:: What the task requires ::
Each record that follows is to be duplicated exactly, though its pictures are not.
──────
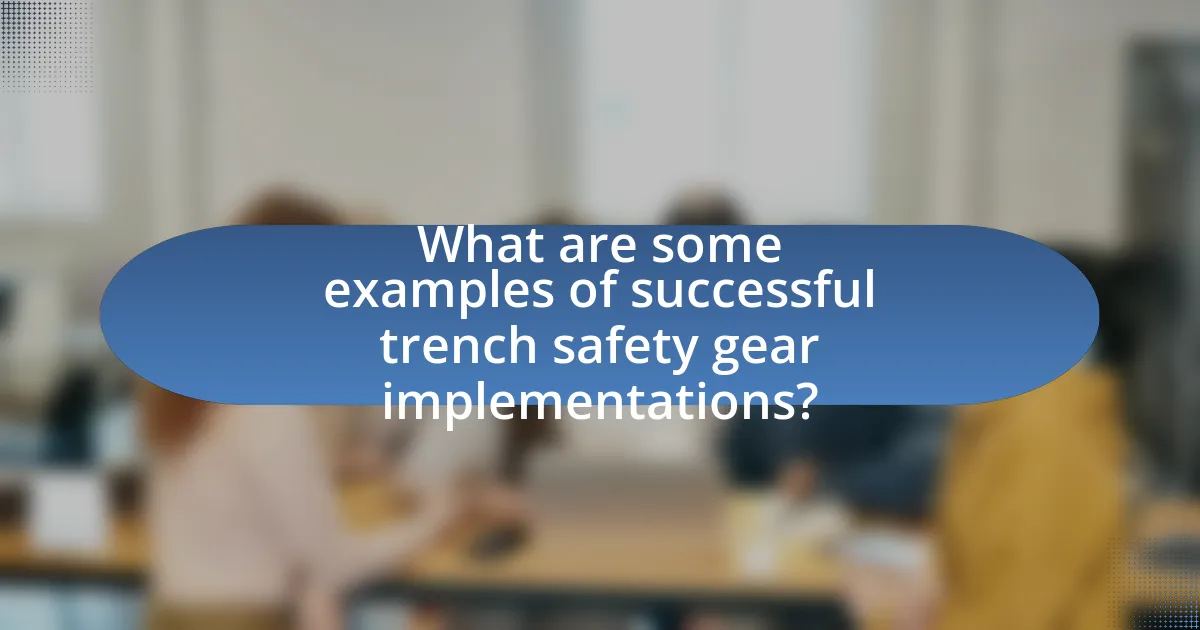 What are some examples of successful trench safety gear implementations?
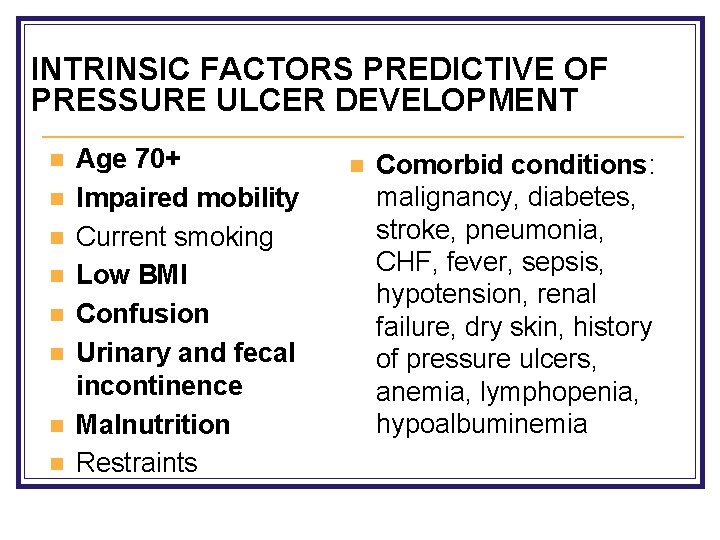 INTRINSIC FACTORS PREDICTIVE OF PRESSURE ULCER DEVELOPMENT

- Age 70+
- Impaired mobility
- Current smoking
- Low BMI
- Confusion
- Urinary and fecal incontinence
- Malnutrition
- Restraints

- Comorbid conditions: malignancy, diabetes, stroke, pneumonia, CHF, fever, sepsis, hypotension, renal failure, dry skin, history of pressure ulcers, anemia, lymphopenia, hypoalbuminemia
──────
:: Exercise result ::
 What are some examples of successful trench safety gear implementations?
 INTRINSIC FACTORS PREDICTIVE OF PRESSURE ULCER DEVELOPMENT

- Age 70+
- Impaired mobility
- Current smoking
- Low BMI
- Confusion
- Urinary and fecal incontinence
- Malnutrition
- Restraints

- Comorbid conditions: malignancy, diabetes, stroke, pneumonia, CHF, fever, sepsis, hypotension, renal failure, dry skin, history of pressure ulcers, anemia, lymphopenia, hypoalbuminemia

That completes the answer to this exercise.